Sunday, May 1, 2011

17 days...and a GREEN bathroom!

While I will continue blogging about the new house and decorating (hehe!), I can't forget to post about the pregnancy!

Today is May 1st....Andy will be here on the 18th! Soooo....17 days and counting!

Here is a picture of me (looking like some kind of a mess!) in the boys' bathroom-- yes, it is that green!  This will be a little sneak peek for the tour of the bathroom...which is becoming one of my favorite rooms of the house!  If you can't be loud and crazy with colors in a boys' bathroom, where can you?!?!


This was taken today, but it could really be any day...I am living in workout shorts and crummy tanktops/t-shirts with my hair in some kind of a messy thing on the back of my head.  Cute, huh?  Whatever, I am hard at work!

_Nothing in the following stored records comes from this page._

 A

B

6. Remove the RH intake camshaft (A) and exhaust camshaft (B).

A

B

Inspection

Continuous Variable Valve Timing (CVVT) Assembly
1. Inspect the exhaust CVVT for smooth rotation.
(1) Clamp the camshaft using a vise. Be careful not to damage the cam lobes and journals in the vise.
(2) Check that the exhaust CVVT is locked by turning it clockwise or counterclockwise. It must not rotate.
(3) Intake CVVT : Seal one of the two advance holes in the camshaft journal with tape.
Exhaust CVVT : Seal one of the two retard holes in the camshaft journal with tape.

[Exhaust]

This is almost 37 weeks-- I'll be 37 weeks on Wednesday.  Andy is moving a ton, and now that I know he's breech, things make a LOT more sense to me-- the big hard thing I feel going into my rib cage is not a foot (or a bum, like I thought), but instead, his little head!  And I feel him kicking like crazy right now...down low, so it's not his head banging against me over and over again, like I thought it was....! ha!

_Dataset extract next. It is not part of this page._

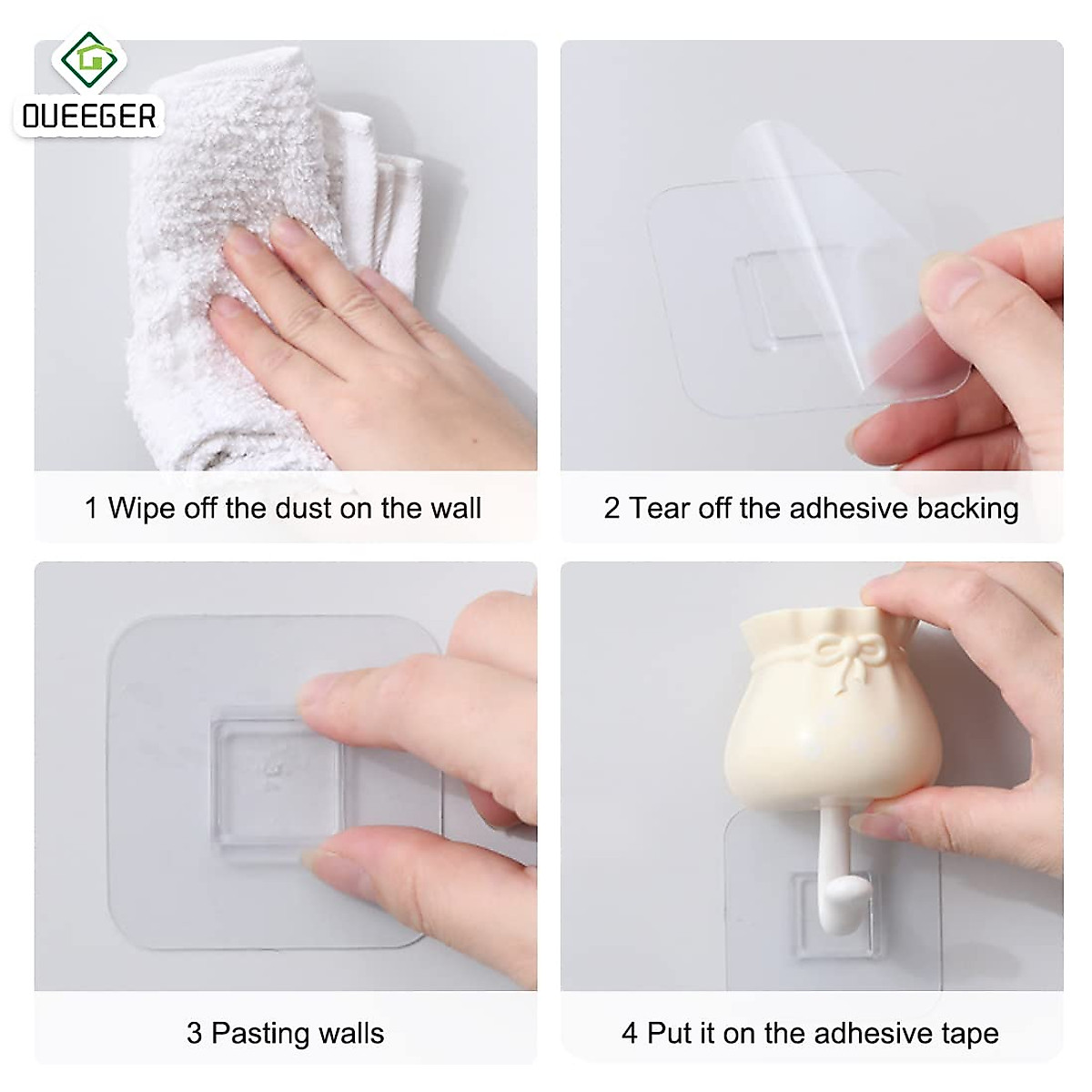 QUEEGER

1 Wipe off the dust on the wall

2 Tear off the adhesive backing

3 Pasting walls

4 Put it on the adhesive tape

Last night I woke up with KILLER heart burn.  I have never had heart burn in my life.  This was AWFUL.  It felt like someone poured acid down my throat, and with every inhale and exhale, they added more.  It hurt to breathe and swallow and really do anything.  Since I've never had to deal with this before, I had no idea how to make it go away.  This is really pathetic, but I remembered some commercial on TV where the guy sleeps sitting up to make the pain go away-- now, for all I know, this commercial was for constipation, I have no idea-- but in the middle of the night, I thought it was a great idea to try!  I propped pillows all around me and tried to sort of sit myself up...well, Andy didn't really like that very much-- I don't think it gave him enough room (my ribs were ramming his head, I guess), so it didn't last very long. 

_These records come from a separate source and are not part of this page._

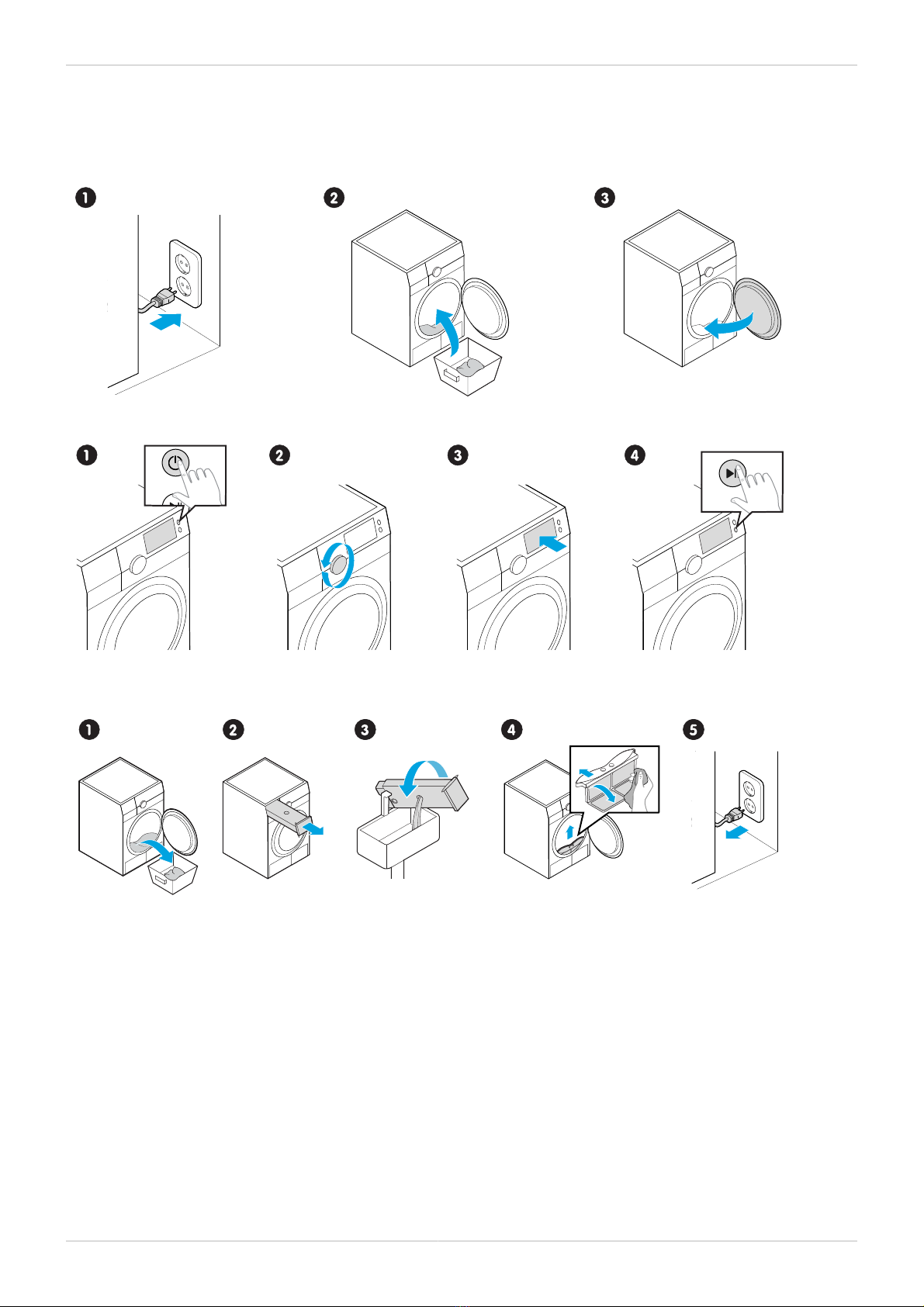 1

2

3

1

2

3

4

1

2

3

4

5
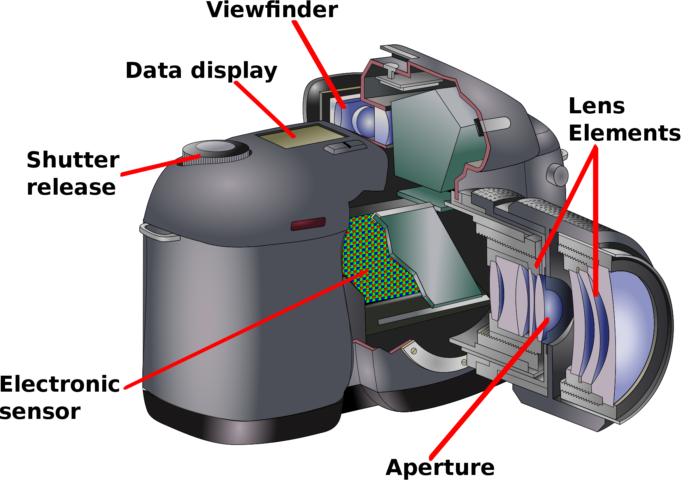 Viewfinder

Data display

Shutter release

Lens Elements

Electronic sensor

Aperture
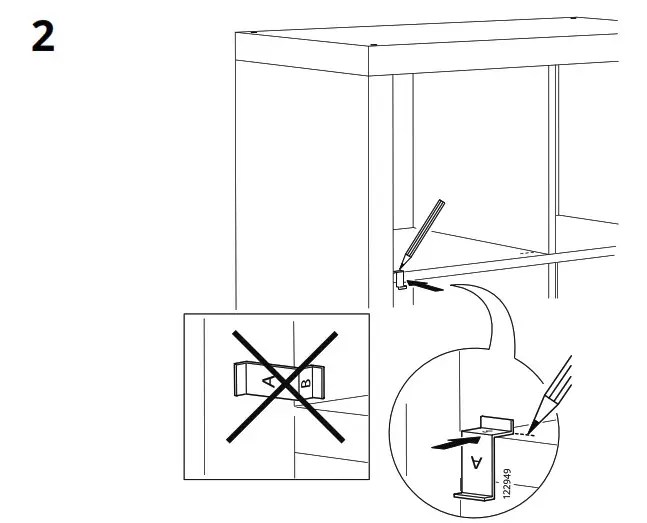 2

A B

A

122949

And on another note-- Cal Boy has not slept through the night since we moved.  Sigh.  He has grown attached to this one paci-- he can only use pacis in the car and in the crib, and he has a favorite for both spots-- and when he loses it in the night, he freaks out and screams until he passes out, only to wake up again shortly, or until we come in and give it to him.  I've been doing the latter.  And it's wearing me out.

I am so so so soooooooo ready to drop the paci all together, but I know it's a horrible thing to do to a kid right before his world gets rocked with a sibling.  I don't want to clip it to him because I am afraid he would choke himself or, since he sleeps on his belly, the clip would irritate his skin or wake him up.  Everyone says to limit the amount of changes in a kid's life before the arrival of a sibling.  I think we have reached our "change" limit with the new house, new car, etc, etc...

Just a little vent about the paci...I will suck it up (no pun intended: ha!) and let him keep it since he will need that with all the excitement coming his way, but for the record, let me just say I am OVER it!

Looking forward to my next appointment, on Wednesday, to see if Andy has grown more!

1 comment:

Kate said...

Just got all caught up! You have been a busy little pregant bee!